Tarihçiler, tarih konusunda söz sahibi olanlar, kürsü sahibi olanlar, Selçuklu tarihi üzerine araştırma yapanlar, üzerinize ölü toprağı falan serilmedi değil mi?
Neredesiniz Allah aşkına?
Konya’nın fetih gününü araştırmak Selçukluyu ve Türk tarihini sevmekle olur, aşkla olur, sevdayla olur. Tarih emirle araştırılacak değil ya! Emirle keşfe çıkılacak değil ya!
*****
Amasya kendine “Şehzadeler Şehri” dedi. Tarihle yürüdü. Tarihle büyüdü. Ne kaybetti?
Manisa, kendine Şehzadeler şehri demekle kalmadı “Şehzadeler” diye bir Merkez ilçe kurdu. Tarihle aydınlattı yolunu, sırtını tarihe dayadı…

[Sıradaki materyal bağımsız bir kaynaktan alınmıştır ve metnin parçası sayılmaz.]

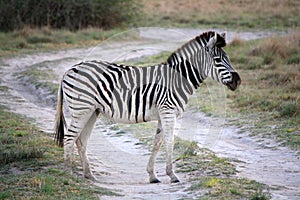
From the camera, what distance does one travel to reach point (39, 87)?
14695 millimetres

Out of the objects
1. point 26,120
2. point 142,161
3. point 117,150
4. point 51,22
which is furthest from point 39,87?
point 51,22

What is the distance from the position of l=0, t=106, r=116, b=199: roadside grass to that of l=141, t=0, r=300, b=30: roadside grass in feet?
65.3

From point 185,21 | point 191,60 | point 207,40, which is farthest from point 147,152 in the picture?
point 185,21

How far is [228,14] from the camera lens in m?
32.1

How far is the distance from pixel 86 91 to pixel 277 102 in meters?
5.34

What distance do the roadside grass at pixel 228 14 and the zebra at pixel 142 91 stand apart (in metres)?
20.1

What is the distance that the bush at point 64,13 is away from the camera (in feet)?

Selçuklu Sultanlarından, Sultan I. Gıyasettin Keyhüsrev’in türbesinin bulunduğu şehir olan Sivas, kendine “Sultan Şehir” dedi. Bu yaklaşımı öylesine etkili oldu ki, Sultan şehir unvanı, taşıdığı bütün unvanların önüne geçti!
Biz ise hangi unvanı taşımaya kalksak bu şehir için hafif kalıyor!
O zamanda soruyoruz!
Bu şehir Selçuklunun Başkenti değil mi? Sultanlar Tepesi dediğimiz Alaeddin Tepesi bu şehirde değil mi? Sultanlar tepesinde, Selçuklu Sultanları yatmıyor mu? Bu şehrin, Sultanlar şehri olarak anılmasına bir engel mi var? Tarihiyle ve kültürüyle kol kola, omuz omuza yürümesi bu kadar zor mu?
Gün gelecek, bu şehir, kendine takılmış, yakıştırılmış ancak hiçbiri bu şehrin ruhunu ve özünü yansıtmayan unvanların hepsini kaldırıp atacak!
Tarihiyle ve kültürüyle barışacak! İşte o zaman “Sultanlar Şehri” olarak anılacak, şanla ve şerefle!
*****
Bu şehri Doğu Romanın elinden Araplar almadı, İranlılar almadı. Bu şehri Türk oğlu Türk, Selçuk Bey oğlu Arslan Yabgu oğlu Kutalmış oğlu Süleymanşah aldı fethetti. Bu fetih Oğuzun Kınık boyuna nasip oldu. Türkiye Selçuklu Devletini kurmakta, Konya’yı kendilerine Başkent yapmakta…
Bu şehir tarihiyle ve kültürüyle var olan bir şehir!
Bir koltuğunda birden fazla karpuzu tarihin her döneminde her daim gururla taşımış bir şehir.
Tarihinden ve kültüründen alacağı güçle yürüdüğünde, o yürümeye derman yetmeyecek bir şehir.
Bu şehir çok denizler aştı, çok denizler geçti. Çok fırtınalar gördü. Sayısız badireler atlattı!
Çaylarda, derelerde oyalanmasın artık bu şehir.
Çünkü; Daha önünde aşacağı ve geçeceği denizler var!